"Mi accamperò all'aperto...e libererò la mia anima" così cantava Joni Mitchell nel 1969 in Woodstock. Poche parole capaci di descrivere ed evocare immagini ben precise senza aggiungere nulla di superfluo. Chris Robinson nell'anno del festival musicale che segnò una generazione e tutte quelle a venire, aveva solo due anni ma non è difficile immaginarselo sopra a quel palco, a piedi scalzi, con la lunga barba, gli occhi chiusi e le mani al cielo mentre canta d'amore e libera la sua anima, scuotendo il pubblico a fare ugualmente. Più che con i suoi Black Crowes, però, riesco ad immaginarlo con la sua nuova creatura Chris Robinson Brotherhood, nata nel 2011 ancor prima di mettere i Black Crowes in standby, con già alcuni tour sul groppone ma solamente ora pronta per l'importante uscita discografica che sarà bissata molto presto (a Settembre dovrebbe già uscire il secondo capitolo).
Big Moon Ritual si scosta completamente dagli ultimi episodi roots/country della band madre splendidamente ripresi nell'ultimo ispiratissimo Before the frost...Until the Freeze e nella originale raccolta acustica Croweology, avvicinandosi maggiormente-non musicalmente-al mood aperto, live, free e psichedelico di un disco come Amorica (1994), smussandone gli angoli più spigolosi e black, il più difficile da digerire ma che forse fotografava più di tutti l'immaginario musicale che fece crescere i due fratelli Robinson, mostrando su disco la crescita di una band che partì con il successo di Hard to Handle di Otis Redding, dovette dividere il palco e giocare per qualche tempo con Metallica, Pantera e compagnia heavy (per chi ricorda il Monsters of rock 1991), per poi compiere il volo sopra alla musica americana diventando la più completa ed importante band rock uscita dagli anni novanta.
Big Moon Ritual è un flusso dilatato di sessanta minuti, diviso in sette canzoni ma che potrebbe benissimo essere un ciclo continuo, senza interruzioni o titoli. Chris Robinson libera la sua parte vocale più soul, quella meno esasperata senza l'ausilio delle chitarre spara riff del fratello Rich ma supportato da un Neal Casal mai così libero ed ispirato nel volare sopra alle canzoni. Chitarre fluide, leggere, rilassate, incontenibili che insieme alle tastiere e al moog di Adam MacDougall (tastierista degli ultimi Black Crowes) sono grandi protagoniste e giocano ad incastrarsi fin dai dodici minuti dell'apertura Tulsa Yesterday, fino ad arrivare alla finale e bucolica One Hundred Days Of Rain.

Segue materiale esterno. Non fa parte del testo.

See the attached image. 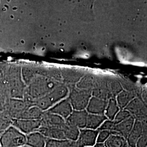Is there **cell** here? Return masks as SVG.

Lunghe jam session, nate per essere suonate live. Aperte distese lungo i campi assolati della Florida o le strade di una San Francisco anni settanta, dove puoi incontrare gli Allman Brothers e i Grateful Dead della svolta dolce e country in Rosalee, le tastiere prog/space e i momenti jazzati di Tomorrow Blues, i cori soul di Reflections On A Broken Mirror, la dolcezza di Beware, Oh Take Care, forse più di tutte, specchio di questa svolta romantica di Chris Robinson, votata ad un volume che non viene mai alzato a sproposito.
La fame di musica di Chris Robinson trova, dopo la prima pausa dei Black Crowes nel 2002 sostituita dal piglio cantautorale di New Earth Mud (2003), una seconda via condotta nuovamente lontano dal grande business discografico, ma lavorando di squadra -e di psichedelia- (completano la formazione il bassista Adam Dutton, e il batterista George Sluppick).
Musica per chi ha voglia di chiudere gli occhi e farsi cullare per la durata di un giro di orologio. Un piccolo sogno datato 2012. Come per i Black Crowes, il disco registrato ai Sunset Sound di Los Angeles sotto la produzione di Thom Monaham, esce per la sua etichetta personale Silver Arrow, il che accentua maggiormente il carattere ruspante e vero di un personaggio nato troppo tardi per alzare le mani sul cielo di Woodstock ma che con il suo talento libero ed incontaminato continua a fare tanto comodo al mondo musicale di oggi.